A good example is the procedure of approval for publicly disclosed information. Due to the sensitive nature of the subject matter and the significant implications of the research results, each stakeholder of the DSSG project needs to approve any information meant to be publicly disclosed. For instance, this blog post requires an email approval from all three counties’ data experts, a representative from Building Changes, and the co-leaders of the Work Group from the foundation and Building Changes. It makes for a long process, but it is absolutely vital to the integrity of the project.

When it comes to presenting analysis results to a public audience, this procedural formality is necessary to ensure that all stakeholders know exactly what is being disclosed about their data. On one occasion, miscommunication between the DSSG team, the eScience Institute, and the Work Group on the content of a mid-way presentation prevented the project from being highlighted in a newspaper article. A lesson learned is that in order to present valuable and relevant information to the public, the DSSG team must give the stakeholders ample time to understand and approve such information.

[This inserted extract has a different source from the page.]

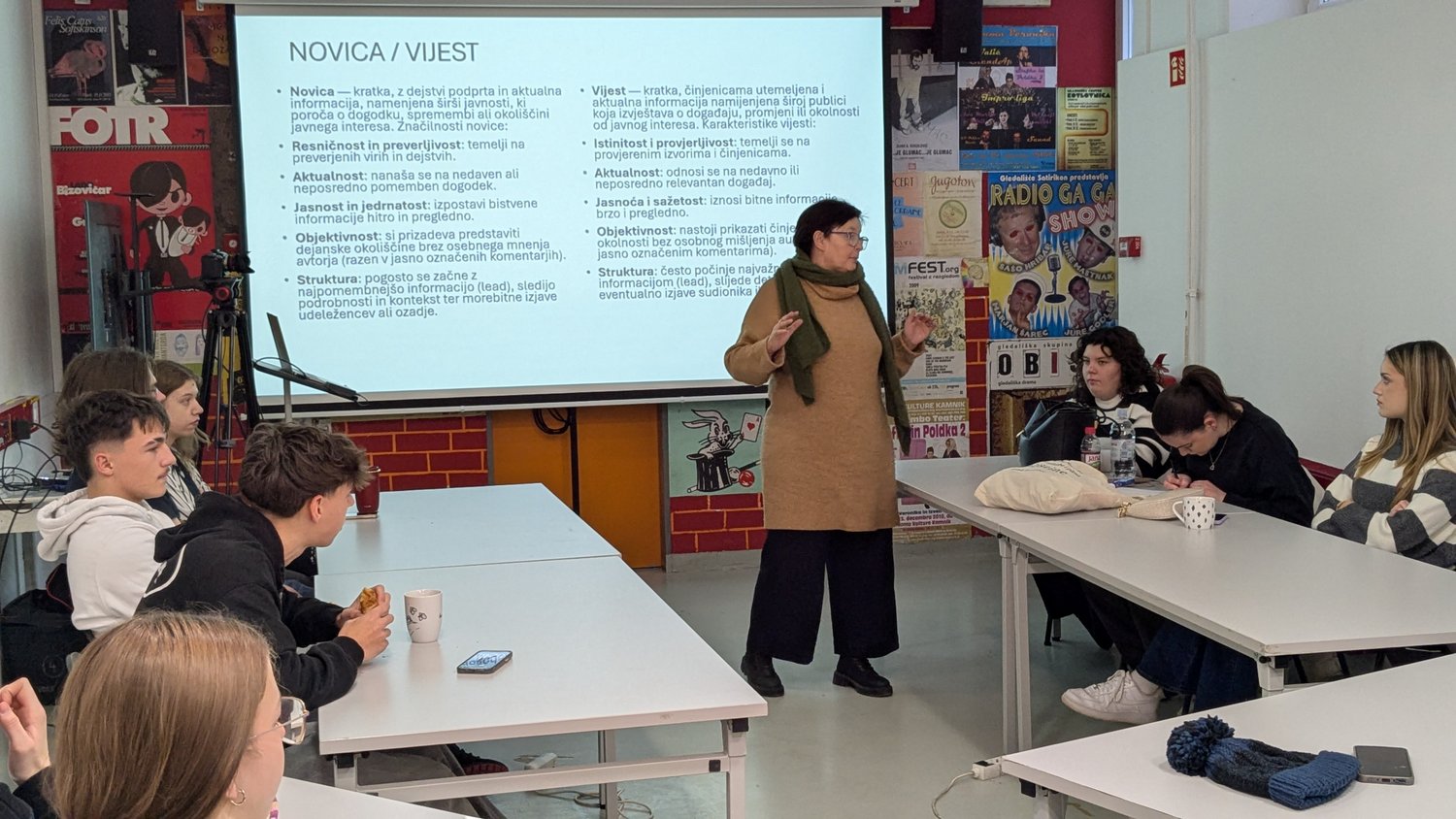 projekt Razvoj mladinskega mikromedija (1)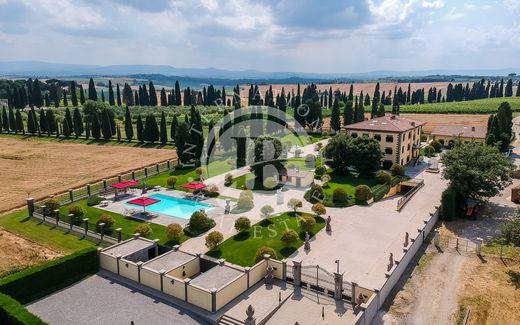 Villa in Montepulciano, Provincia di Siena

###Involve them in the design of the project

Needless to say, the best kind of multi-stakeholder collaboration happens when researchers involve the stakeholders as much as they can in the project. At every in-person meeting with the stakeholders, the DSSG student interns present their research strategies and the assumptions made for each strategy. In this way, the stakeholders are continuously reassured of the following: The student interns are using the data to answer questions the data can answer. The student interns understand the points of view of these stakeholders. The student interns understand the complexity and limitations of the data.

For example, the data used for this research project consist of families that enter the HMIS-participating homeless housing system during a set time frame. However, not all families who become homeless seek or receive services from this homeless housing system; and homeless housing services that are not publicly funded do not always participate in HMIS. The DSSG student interns understand that the data cannot be used to make inferences about the factors associated with any family becoming homeless, but the data can help understand the factors associated with a HMIS-included homeless family successfully “exiting homelessness” by getting permanent housing.

Although the unit of analysis for the bulk of the project is a family, the definition of families is not clearly presented in the de-identified data. The definition used by the DSSG team, as explained in Chris’s blog post, is the product of an in-person consultation with the stakeholders.

The same goes with defining an “episode” of homelessness for a family. The same family could be enrolled multiple times into different homeless programs. For example, some families enroll into an emergency shelter before enrolling into another housing program. The DSSG team decided—with stakeholder approval—that if the enrollments are close together, then they would be one episode.

Last but not least, any contextual information, assumptions, and potential biases will be clearly stated along with analysis results. In this way, the stakeholders can be well-informed and feel comfortable with making policy decisions that are actually based on the scientifically sound research of the DSSG team. For instance, the data experts will hopefully be able share the analysis with their county leadership, who can subsequently work with service providers, housing program staff, and other relevant stakeholders to improve services for homeless families.


To conclude, multi-stakeholder collaboration surely renders some difficulties of coordination and communication. However, as Innes & Booher, 2014 assert, “collaboration is about conflict … as efforts to overcome it can lead to a range of new options and outcomes that were not previously foreseen” (p.9). As a DSSG intern, I firmly believe that any dialogues with the stakeholders make this research more meaningful and impactful.